⟨
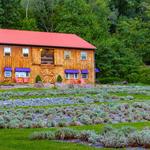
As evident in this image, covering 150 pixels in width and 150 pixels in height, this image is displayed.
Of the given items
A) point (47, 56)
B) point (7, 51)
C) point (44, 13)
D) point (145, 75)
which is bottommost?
point (145, 75)

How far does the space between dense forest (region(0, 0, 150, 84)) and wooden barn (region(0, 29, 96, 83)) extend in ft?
11.3

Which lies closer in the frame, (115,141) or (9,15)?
(115,141)

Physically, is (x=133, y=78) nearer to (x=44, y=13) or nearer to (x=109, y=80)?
(x=109, y=80)

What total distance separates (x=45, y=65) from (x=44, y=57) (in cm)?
120

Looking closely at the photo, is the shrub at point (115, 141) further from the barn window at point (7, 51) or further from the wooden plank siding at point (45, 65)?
the barn window at point (7, 51)

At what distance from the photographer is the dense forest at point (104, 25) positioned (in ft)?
224

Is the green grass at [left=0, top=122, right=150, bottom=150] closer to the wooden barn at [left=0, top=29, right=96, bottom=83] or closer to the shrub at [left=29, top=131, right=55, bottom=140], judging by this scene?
the shrub at [left=29, top=131, right=55, bottom=140]

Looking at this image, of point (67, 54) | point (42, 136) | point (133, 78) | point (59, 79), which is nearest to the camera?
point (42, 136)

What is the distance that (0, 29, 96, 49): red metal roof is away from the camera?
⟩
Rewrite all the items above, replacing "wooden barn" with "timber barn" and leaving everything else unchanged. Leave out the pictures.

Exercise response:
As evident in this image, covering 150 pixels in width and 150 pixels in height, this image is displayed.
Of the given items
A) point (47, 56)
B) point (7, 51)
C) point (44, 13)
D) point (145, 75)
which is bottommost?
point (145, 75)

How far does the space between dense forest (region(0, 0, 150, 84)) and timber barn (region(0, 29, 96, 83)) extend in ft?
11.3

Which lies closer in the frame, (115,141) or (9,15)?
(115,141)

Physically, is (x=133, y=78) nearer to (x=44, y=13) or nearer to (x=109, y=80)?
(x=109, y=80)

What total distance separates (x=45, y=65) from (x=44, y=57) (in cm)?
120

Looking closely at the photo, is the shrub at point (115, 141) further from the barn window at point (7, 51) or further from the wooden plank siding at point (45, 65)?
the barn window at point (7, 51)

At what distance from the photographer is the dense forest at point (104, 25) positioned (in ft)?
224

Is the green grass at [left=0, top=122, right=150, bottom=150] closer to the timber barn at [left=0, top=29, right=96, bottom=83] or closer to the shrub at [left=29, top=131, right=55, bottom=140], judging by this scene?
the shrub at [left=29, top=131, right=55, bottom=140]

Looking at this image, of point (67, 54) | point (42, 136) | point (133, 78) | point (59, 79), which is nearest to the camera?
point (42, 136)

What is the distance that (0, 29, 96, 49): red metal roof is away from the camera?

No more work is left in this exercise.